Stored data
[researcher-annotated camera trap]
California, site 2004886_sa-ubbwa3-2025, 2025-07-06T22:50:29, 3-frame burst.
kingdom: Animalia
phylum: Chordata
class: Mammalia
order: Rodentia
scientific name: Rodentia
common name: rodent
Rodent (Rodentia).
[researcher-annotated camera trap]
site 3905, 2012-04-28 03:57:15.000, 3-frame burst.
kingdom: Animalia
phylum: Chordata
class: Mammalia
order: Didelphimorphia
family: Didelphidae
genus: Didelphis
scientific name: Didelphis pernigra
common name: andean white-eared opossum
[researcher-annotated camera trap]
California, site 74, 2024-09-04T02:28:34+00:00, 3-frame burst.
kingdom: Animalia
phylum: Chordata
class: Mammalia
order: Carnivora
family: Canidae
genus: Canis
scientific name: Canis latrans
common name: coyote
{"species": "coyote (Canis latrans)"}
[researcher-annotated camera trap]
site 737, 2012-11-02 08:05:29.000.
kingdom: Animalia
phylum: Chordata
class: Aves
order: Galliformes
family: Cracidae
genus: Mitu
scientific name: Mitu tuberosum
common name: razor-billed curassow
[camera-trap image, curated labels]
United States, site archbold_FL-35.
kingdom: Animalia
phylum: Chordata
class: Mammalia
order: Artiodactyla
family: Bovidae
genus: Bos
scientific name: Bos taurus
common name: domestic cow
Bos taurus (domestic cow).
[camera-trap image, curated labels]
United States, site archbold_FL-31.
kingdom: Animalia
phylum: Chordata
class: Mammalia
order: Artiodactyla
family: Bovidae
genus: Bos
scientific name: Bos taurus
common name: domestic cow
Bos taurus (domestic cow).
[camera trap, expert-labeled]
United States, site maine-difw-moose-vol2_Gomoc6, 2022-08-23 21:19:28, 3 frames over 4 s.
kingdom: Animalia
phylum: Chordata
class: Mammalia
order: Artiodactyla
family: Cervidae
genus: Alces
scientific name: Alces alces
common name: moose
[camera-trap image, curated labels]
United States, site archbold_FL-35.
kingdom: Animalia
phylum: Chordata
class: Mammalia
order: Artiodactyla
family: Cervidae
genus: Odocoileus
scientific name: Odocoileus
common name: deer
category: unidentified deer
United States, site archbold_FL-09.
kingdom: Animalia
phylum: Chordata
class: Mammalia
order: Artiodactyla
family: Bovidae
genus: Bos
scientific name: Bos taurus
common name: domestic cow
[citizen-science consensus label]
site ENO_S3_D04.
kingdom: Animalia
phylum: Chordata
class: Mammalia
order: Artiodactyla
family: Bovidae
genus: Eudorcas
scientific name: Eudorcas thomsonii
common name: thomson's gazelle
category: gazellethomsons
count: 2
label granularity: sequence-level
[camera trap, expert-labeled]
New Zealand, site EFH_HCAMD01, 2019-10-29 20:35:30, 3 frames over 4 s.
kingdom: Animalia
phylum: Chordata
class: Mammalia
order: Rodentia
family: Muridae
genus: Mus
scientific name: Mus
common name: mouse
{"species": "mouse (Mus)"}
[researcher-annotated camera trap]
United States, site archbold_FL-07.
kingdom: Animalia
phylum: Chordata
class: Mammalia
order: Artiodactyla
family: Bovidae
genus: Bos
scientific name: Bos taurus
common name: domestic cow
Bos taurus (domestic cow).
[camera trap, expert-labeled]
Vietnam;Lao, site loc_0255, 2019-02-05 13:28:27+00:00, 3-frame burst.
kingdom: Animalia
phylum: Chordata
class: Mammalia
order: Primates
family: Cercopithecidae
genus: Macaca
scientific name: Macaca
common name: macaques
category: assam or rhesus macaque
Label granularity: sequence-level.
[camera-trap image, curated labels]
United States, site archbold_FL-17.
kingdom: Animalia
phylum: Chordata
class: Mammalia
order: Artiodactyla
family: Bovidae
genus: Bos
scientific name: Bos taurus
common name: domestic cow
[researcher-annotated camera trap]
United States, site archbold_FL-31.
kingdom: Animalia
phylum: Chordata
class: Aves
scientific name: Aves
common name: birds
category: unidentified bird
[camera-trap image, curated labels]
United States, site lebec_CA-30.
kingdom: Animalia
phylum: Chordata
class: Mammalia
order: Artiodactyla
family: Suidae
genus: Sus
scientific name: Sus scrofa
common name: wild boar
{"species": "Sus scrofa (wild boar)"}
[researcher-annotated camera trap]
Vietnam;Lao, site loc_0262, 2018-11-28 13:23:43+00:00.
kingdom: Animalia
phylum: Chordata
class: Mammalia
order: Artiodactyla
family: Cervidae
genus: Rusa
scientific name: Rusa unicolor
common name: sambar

**PROBLEM TO SOLVE**
The expected response reproduces all of the data precisely.

**YOUR SOLUTION**
[researcher-annotated camera trap]
California, site 2004886_sa-ubbwa3-2025, 2025-07-06T22:50:29, 3-frame burst.
kingdom: Animalia
phylum: Chordata
class: Mammalia
order: Rodentia
scientific name: Rodentia
common name: rodent
Rodent (Rodentia).
[researcher-annotated camera trap]
site 3905, 2012-04-28 03:57:15.000, 3-frame burst.
kingdom: Animalia
phylum: Chordata
class: Mammalia
order: Didelphimorphia
family: Didelphidae
genus: Didelphis
scientific name: Didelphis pernigra
common name: andean white-eared opossum
[researcher-annotated camera trap]
California, site 74, 2024-09-04T02:28:34+00:00, 3-frame burst.
kingdom: Animalia
phylum: Chordata
class: Mammalia
order: Carnivora
family: Canidae
genus: Canis
scientific name: Canis latrans
common name: coyote
{"species": "coyote (Canis latrans)"}
[researcher-annotated camera trap]
site 737, 2012-11-02 08:05:29.000.
kingdom: Animalia
phylum: Chordata
class: Aves
order: Galliformes
family: Cracidae
genus: Mitu
scientific name: Mitu tuberosum
common name: razor-billed curassow
[camera-trap image, curated labels]
United States, site archbold_FL-35.
kingdom: Animalia
phylum: Chordata
class: Mammalia
order: Artiodactyla
family: Bovidae
genus: Bos
scientific name: Bos taurus
common name: domestic cow
Bos taurus (domestic cow).
[camera-trap image, curated labels]
United States, site archbold_FL-31.
kingdom: Animalia
phylum: Chordata
class: Mammalia
order: Artiodactyla
family: Bovidae
genus: Bos
scientific name: Bos taurus
common name: domestic cow
Bos taurus (domestic cow).
[camera trap, expert-labeled]
United States, site maine-difw-moose-vol2_Gomoc6, 2022-08-23 21:19:28, 3 frames over 4 s.
kingdom: Animalia
phylum: Chordata
class: Mammalia
order: Artiodactyla
family: Cervidae
genus: Alces
scientific name: Alces alces
common name: moose
[camera-trap image, curated labels]
United States, site archbold_FL-35.
kingdom: Animalia
phylum: Chordata
class: Mammalia
order: Artiodactyla
family: Cervidae
genus: Odocoileus
scientific name: Odocoileus
common name: deer
category: unidentified deer
United States, site archbold_FL-09.
kingdom: Animalia
phylum: Chordata
class: Mammalia
order: Artiodactyla
family: Bovidae
genus: Bos
scientific name: Bos taurus
common name: domestic cow
[citizen-science consensus label]
site ENO_S3_D04.
kingdom: Animalia
phylum: Chordata
class: Mammalia
order: Artiodactyla
family: Bovidae
genus: Eudorcas
scientific name: Eudorcas thomsonii
common name: thomson's gazelle
category: gazellethomsons
count: 2
label granularity: sequence-level
[camera trap, expert-labeled]
New Zealand, site EFH_HCAMD01, 2019-10-29 20:35:30, 3 frames over 4 s.
kingdom: Animalia
phylum: Chordata
class: Mammalia
order: Rodentia
family: Muridae
genus: Mus
scientific name: Mus
common name: mouse
{"species": "mouse (Mus)"}
[researcher-annotated camera trap]
United States, site archbold_FL-07.
kingdom: Animalia
phylum: Chordata
class: Mammalia
order: Artiodactyla
family: Bovidae
genus: Bos
scientific name: Bos taurus
common name: domestic cow
Bos taurus (domestic cow).
[camera trap, expert-labeled]
Vietnam;Lao, site loc_0255, 2019-02-05 13:28:27+00:00, 3-frame burst.
kingdom: Animalia
phylum: Chordata
class: Mammalia
order: Primates
family: Cercopithecidae
genus: Macaca
scientific name: Macaca
common name: macaques
category: assam or rhesus macaque
Label granularity: sequence-level.
[camera-trap image, curated labels]
United States, site archbold_FL-17.
kingdom: Animalia
phylum: Chordata
class: Mammalia
order: Artiodactyla
family: Bovidae
genus: Bos
scientific name: Bos taurus
common name: domestic cow
[researcher-annotated camera trap]
United States, site archbold_FL-31.
kingdom: Animalia
phylum: Chordata
class: Aves
scientific name: Aves
common name: birds
category: unidentified bird
[camera-trap image, curated labels]
United States, site lebec_CA-30.
kingdom: Animalia
phylum: Chordata
class: Mammalia
order: Artiodactyla
family: Suidae
genus: Sus
scientific name: Sus scrofa
common name: wild boar
{"species": "Sus scrofa (wild boar)"}
[researcher-annotated camera trap]
Vietnam;Lao, site loc_0262, 2018-11-28 13:23:43+00:00.
kingdom: Animalia
phylum: Chordata
class: Mammalia
order: Artiodactyla
family: Cervidae
genus: Rusa
scientific name: Rusa unicolor
common name: sambar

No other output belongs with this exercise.